The study's approach hypothesizes that training models on these sequences could provide a better trade-off between generation quality and computational efficiency than traditional models synthesizing full programs. The synthetic data obtained with LintSeq enables models to predict possible program modifications incrementally, potentially leading to more accurate and varied code synthesis.

Experimental Results

The authors conducted multiple experiments across models with varying scales, from 150M to 14B parameters. Key findings include:

  1. Across all models, those fine-tuned on synthetic edit sequences demonstrated superior performance in quality and diversity of the synthesized code compared to those fine-tuned on full programs.
  2. LLMs trained on edit sequences, when repeatedly sampled, showed increased "pass@k" performance, a critical metric indicating the percentage of problems solved within k attempts.
  3. Notably, smaller models fined-tuned with LintSeq data exhibited state-of-the-art performance. For instance, a 150M parameter model matched or exceeded performance of some models with twice as many parameters, including Codex and AlphaCode.
  4. When comparing inference costs, LintSeq-enhanced models offered coverage competitive with larger, state-of-the-art models like GPT-4, but with reduced cumulative inference-time FLOPs.
  5. Ablation studies revealed that removing the linter from the backward sampling phase negatively impacted the quality and diversity of model outputs, underscoring the importance of error-free edit sequences.
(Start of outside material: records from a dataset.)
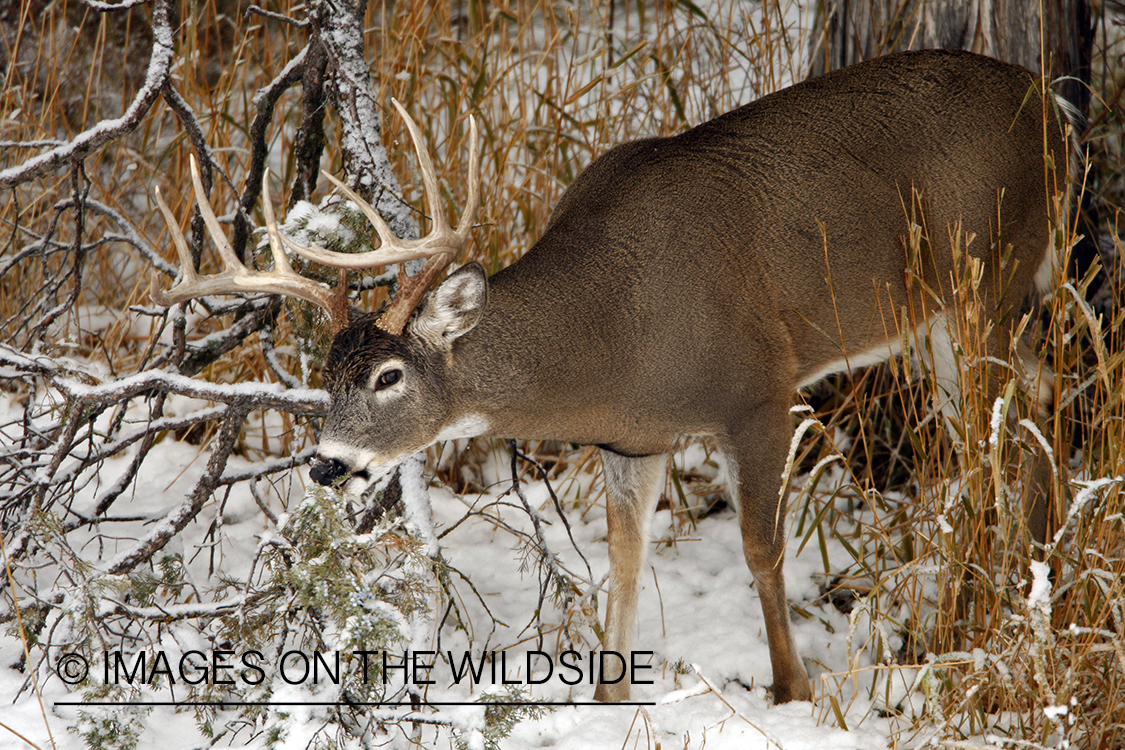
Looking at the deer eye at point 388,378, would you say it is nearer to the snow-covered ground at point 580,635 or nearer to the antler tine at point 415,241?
the antler tine at point 415,241

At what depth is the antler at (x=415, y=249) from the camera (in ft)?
8.89

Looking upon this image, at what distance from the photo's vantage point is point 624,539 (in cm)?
356

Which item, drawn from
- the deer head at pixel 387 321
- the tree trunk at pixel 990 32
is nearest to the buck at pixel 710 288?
the deer head at pixel 387 321

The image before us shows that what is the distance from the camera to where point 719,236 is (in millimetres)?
3293

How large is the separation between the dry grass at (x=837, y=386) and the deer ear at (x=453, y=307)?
0.64m

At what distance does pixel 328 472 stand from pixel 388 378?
0.94 ft

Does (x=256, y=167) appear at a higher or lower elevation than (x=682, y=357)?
higher

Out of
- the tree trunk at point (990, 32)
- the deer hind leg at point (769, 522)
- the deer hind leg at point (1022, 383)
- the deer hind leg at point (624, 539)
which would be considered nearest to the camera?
the deer hind leg at point (769, 522)

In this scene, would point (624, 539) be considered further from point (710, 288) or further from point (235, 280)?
point (235, 280)

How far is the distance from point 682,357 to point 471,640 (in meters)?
1.18

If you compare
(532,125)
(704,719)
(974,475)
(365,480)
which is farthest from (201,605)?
(532,125)

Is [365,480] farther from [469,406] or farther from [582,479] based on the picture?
[582,479]

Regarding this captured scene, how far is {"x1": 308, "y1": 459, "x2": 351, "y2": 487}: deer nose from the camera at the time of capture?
9.11ft

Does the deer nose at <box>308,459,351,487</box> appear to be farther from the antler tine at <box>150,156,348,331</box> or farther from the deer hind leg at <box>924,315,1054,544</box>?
the deer hind leg at <box>924,315,1054,544</box>
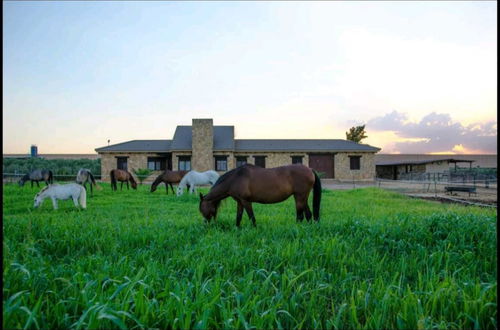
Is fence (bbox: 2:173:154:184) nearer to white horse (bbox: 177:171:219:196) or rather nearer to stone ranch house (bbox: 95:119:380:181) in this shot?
stone ranch house (bbox: 95:119:380:181)

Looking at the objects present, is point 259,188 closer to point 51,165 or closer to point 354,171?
point 354,171

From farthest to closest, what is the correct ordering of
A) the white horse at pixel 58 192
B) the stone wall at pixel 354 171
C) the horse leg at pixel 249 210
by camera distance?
the stone wall at pixel 354 171 < the white horse at pixel 58 192 < the horse leg at pixel 249 210

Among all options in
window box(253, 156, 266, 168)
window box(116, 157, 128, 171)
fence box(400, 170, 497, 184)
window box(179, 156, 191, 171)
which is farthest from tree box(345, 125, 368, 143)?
window box(116, 157, 128, 171)

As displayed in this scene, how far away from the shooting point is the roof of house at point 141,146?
27.1 m

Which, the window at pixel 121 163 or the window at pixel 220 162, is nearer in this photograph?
the window at pixel 121 163

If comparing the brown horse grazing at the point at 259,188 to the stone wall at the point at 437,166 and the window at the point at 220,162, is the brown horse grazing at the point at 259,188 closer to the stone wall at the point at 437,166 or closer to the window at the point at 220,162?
the window at the point at 220,162

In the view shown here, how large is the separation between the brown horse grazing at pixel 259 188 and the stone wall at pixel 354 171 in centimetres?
2424

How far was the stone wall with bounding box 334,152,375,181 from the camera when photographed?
28328mm


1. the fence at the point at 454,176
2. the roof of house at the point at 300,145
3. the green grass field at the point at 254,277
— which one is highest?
the roof of house at the point at 300,145

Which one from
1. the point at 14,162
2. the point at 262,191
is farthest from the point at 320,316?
the point at 14,162

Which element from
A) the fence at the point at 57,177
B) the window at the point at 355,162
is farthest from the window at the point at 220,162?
the window at the point at 355,162

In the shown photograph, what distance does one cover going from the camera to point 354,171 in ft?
93.8

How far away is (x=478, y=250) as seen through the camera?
359 centimetres

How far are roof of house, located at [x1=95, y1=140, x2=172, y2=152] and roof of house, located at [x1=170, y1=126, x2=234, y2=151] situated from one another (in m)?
1.29
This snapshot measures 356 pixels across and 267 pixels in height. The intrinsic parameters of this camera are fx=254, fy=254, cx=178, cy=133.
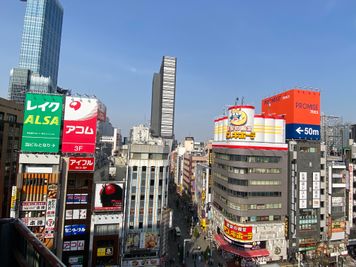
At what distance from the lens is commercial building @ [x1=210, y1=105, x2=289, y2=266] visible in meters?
50.8

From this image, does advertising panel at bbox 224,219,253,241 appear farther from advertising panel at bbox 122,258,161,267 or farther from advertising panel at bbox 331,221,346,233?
advertising panel at bbox 331,221,346,233

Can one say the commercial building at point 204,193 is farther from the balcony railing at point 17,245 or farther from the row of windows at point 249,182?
the balcony railing at point 17,245

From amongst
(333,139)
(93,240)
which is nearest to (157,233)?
(93,240)

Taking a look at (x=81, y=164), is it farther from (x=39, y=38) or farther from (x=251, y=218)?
(x=39, y=38)

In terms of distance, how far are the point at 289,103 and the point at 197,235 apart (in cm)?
3944

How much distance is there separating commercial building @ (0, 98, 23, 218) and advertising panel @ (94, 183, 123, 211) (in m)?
22.9

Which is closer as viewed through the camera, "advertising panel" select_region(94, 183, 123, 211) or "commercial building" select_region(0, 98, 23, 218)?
"advertising panel" select_region(94, 183, 123, 211)

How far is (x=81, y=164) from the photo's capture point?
4059cm

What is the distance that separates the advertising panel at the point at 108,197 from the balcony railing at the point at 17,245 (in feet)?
119

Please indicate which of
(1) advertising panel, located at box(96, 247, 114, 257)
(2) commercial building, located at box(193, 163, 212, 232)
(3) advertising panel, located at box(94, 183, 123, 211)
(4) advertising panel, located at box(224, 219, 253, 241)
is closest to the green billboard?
(3) advertising panel, located at box(94, 183, 123, 211)

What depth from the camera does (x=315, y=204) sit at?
53906 millimetres

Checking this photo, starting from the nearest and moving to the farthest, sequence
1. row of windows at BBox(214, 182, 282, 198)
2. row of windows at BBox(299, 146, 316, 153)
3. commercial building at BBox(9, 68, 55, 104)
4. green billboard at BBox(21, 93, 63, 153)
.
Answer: green billboard at BBox(21, 93, 63, 153) < row of windows at BBox(214, 182, 282, 198) < row of windows at BBox(299, 146, 316, 153) < commercial building at BBox(9, 68, 55, 104)

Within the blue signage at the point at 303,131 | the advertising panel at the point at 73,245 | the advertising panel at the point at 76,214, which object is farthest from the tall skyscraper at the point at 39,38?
the blue signage at the point at 303,131

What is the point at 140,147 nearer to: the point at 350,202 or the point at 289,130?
the point at 289,130
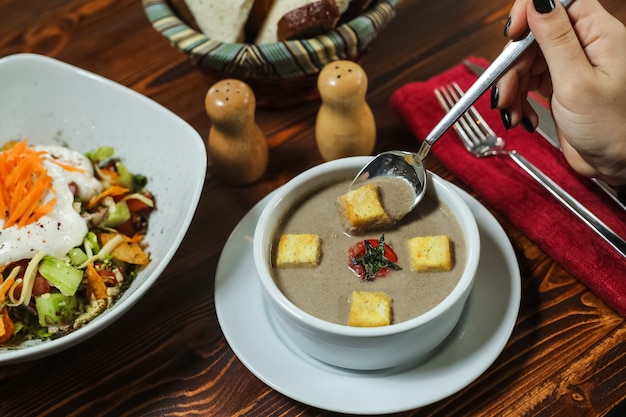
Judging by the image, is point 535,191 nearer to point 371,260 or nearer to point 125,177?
point 371,260

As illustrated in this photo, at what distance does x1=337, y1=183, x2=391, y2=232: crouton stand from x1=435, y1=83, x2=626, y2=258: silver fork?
0.50 m

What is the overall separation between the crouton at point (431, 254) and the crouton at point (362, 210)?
11 centimetres

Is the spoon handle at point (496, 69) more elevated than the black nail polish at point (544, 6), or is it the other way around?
the black nail polish at point (544, 6)

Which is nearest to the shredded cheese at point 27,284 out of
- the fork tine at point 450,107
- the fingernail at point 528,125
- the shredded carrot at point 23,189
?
the shredded carrot at point 23,189

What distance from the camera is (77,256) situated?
1553 millimetres

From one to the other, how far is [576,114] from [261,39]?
1.05 m

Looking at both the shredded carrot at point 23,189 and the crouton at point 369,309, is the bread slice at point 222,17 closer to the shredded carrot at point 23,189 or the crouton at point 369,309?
the shredded carrot at point 23,189

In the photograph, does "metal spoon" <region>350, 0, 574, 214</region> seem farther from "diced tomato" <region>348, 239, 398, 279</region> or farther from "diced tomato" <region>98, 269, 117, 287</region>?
"diced tomato" <region>98, 269, 117, 287</region>

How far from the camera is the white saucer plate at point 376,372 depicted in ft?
4.24

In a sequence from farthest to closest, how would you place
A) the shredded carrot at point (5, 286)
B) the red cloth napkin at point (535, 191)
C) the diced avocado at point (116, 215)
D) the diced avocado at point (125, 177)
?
1. the diced avocado at point (125, 177)
2. the diced avocado at point (116, 215)
3. the red cloth napkin at point (535, 191)
4. the shredded carrot at point (5, 286)

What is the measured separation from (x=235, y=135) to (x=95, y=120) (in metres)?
0.48

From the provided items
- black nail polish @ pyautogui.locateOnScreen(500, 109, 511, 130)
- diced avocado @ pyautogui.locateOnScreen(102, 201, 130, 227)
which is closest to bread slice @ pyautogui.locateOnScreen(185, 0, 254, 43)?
diced avocado @ pyautogui.locateOnScreen(102, 201, 130, 227)

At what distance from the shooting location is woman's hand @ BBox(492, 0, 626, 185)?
4.56ft

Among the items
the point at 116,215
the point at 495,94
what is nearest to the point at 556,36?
the point at 495,94
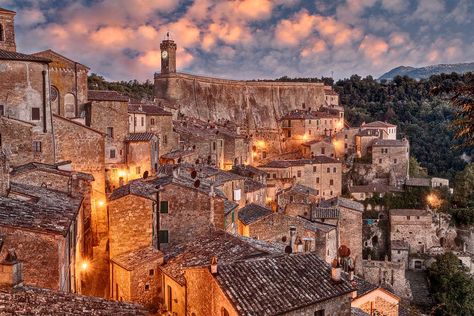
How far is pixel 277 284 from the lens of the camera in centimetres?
1283

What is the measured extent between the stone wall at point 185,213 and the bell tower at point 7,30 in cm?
1285

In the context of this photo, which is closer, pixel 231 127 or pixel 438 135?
pixel 231 127

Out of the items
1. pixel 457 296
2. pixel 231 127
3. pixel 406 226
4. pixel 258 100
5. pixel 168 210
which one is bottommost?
pixel 457 296

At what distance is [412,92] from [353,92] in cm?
1454

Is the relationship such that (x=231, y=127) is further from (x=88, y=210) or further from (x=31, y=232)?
(x=31, y=232)

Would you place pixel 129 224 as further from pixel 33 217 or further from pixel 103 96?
pixel 103 96

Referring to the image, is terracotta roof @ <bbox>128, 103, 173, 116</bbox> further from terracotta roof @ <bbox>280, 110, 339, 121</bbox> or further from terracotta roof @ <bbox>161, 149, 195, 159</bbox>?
terracotta roof @ <bbox>280, 110, 339, 121</bbox>

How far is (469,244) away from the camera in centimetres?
5284

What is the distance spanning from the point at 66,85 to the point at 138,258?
16748mm

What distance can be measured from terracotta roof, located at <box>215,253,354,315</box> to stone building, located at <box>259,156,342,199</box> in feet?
126

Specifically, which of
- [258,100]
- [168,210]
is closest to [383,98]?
[258,100]

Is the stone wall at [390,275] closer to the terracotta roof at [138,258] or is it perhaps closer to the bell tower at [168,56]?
the terracotta roof at [138,258]

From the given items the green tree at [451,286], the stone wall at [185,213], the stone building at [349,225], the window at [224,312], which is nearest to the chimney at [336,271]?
the window at [224,312]

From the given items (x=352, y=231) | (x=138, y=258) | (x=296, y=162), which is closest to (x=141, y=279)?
(x=138, y=258)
Implications and Future Work

The implications of this research are both practical and theoretical. Practically, the introduction of LintSeq provides an efficient methodology for boosting the performance of LLMs on code synthesis tasks, enabling smaller models to achieve competitive results with significantly reduced computational costs. Theoretically, the study suggests that re-parameterizing LLM tasks using edit sequences can be a potent mechanism for enhancing model expressivity and output diversity.

Looking forward, the application of LintSeq might be extended beyond code synthesis to tasks like mathematical reasoning and formal theorem proving, where similar sequential problem structures exist. Additionally, future research could explore more sophisticated inference-time search strategies in the "edit space," potentially further enhancing the performance of LLMs.

In conclusion, this paper posits a significant step toward refining LLM capabilities in code synthesis through data-level re-parameterization, offering a promising avenue for future advancements in AI and machine learning fields.